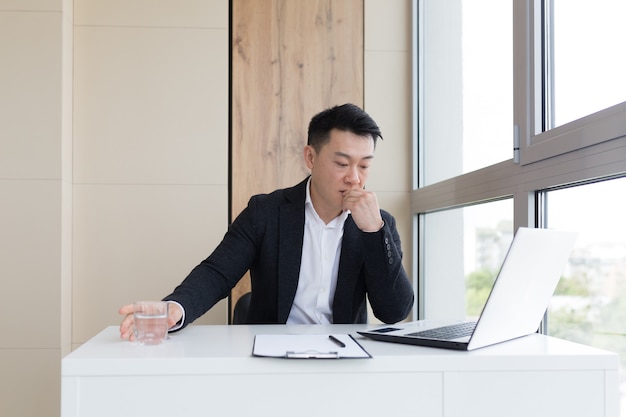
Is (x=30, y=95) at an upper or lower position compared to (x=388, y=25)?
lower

━━━━

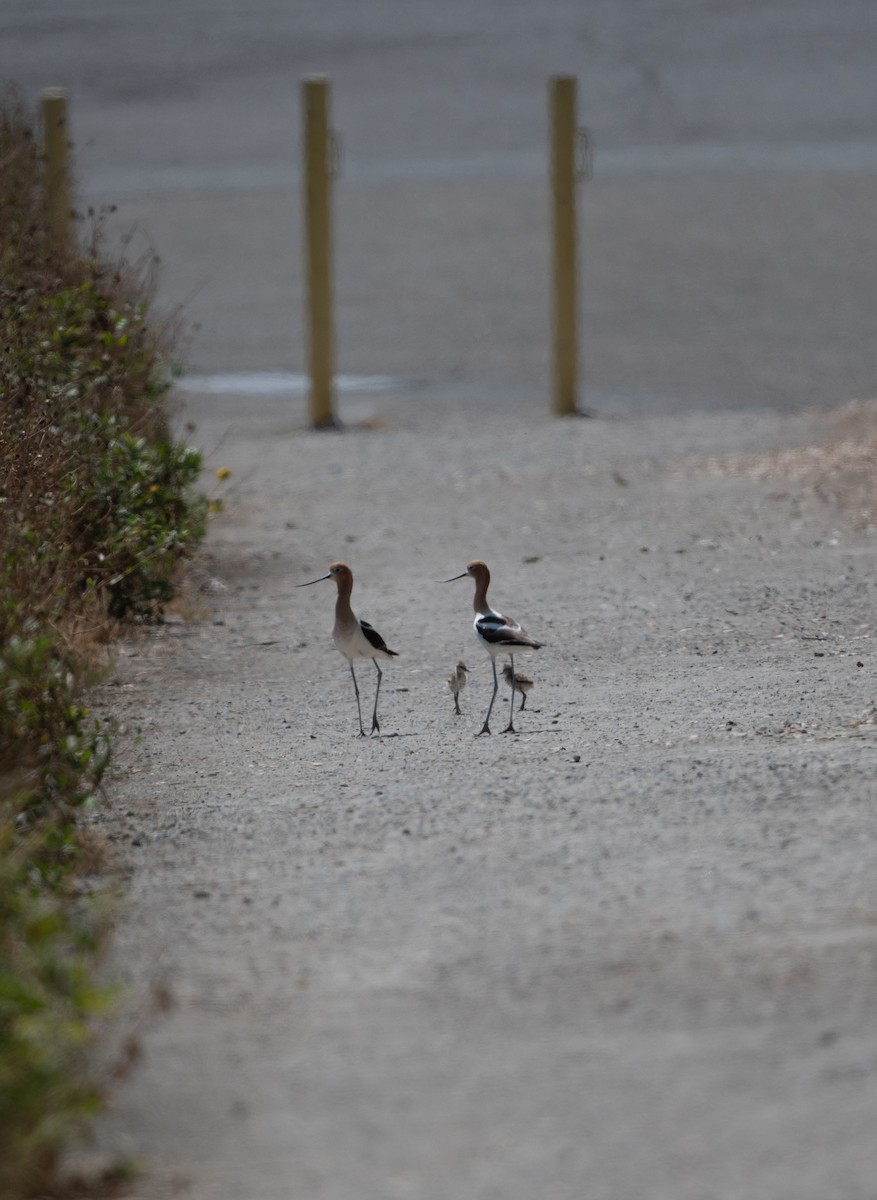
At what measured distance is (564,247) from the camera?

━━━━

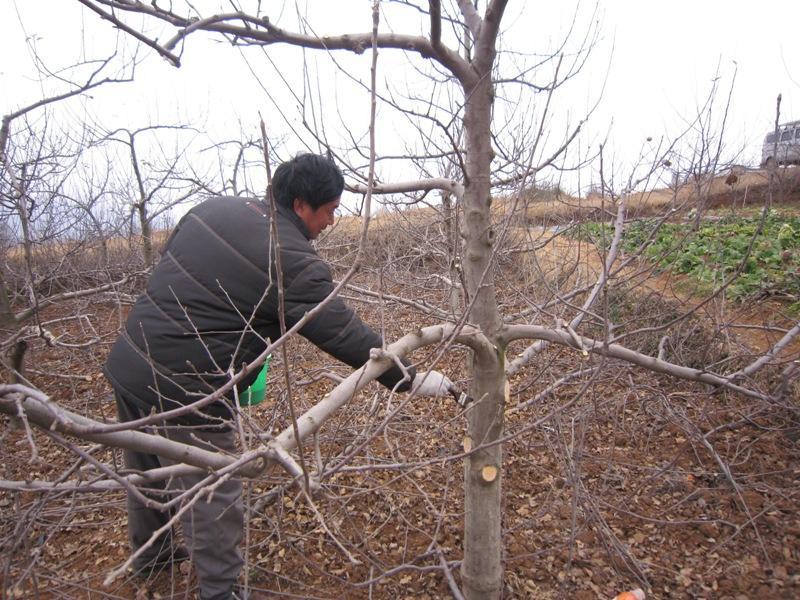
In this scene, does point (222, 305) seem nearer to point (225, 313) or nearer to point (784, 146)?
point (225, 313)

━━━━

Zwróć, proszę, każdy z powyższych wierszy, który zawiera słowo „point”.

In this scene, does point (222, 305) seem nearer to point (225, 313) or nearer to point (784, 146)?
point (225, 313)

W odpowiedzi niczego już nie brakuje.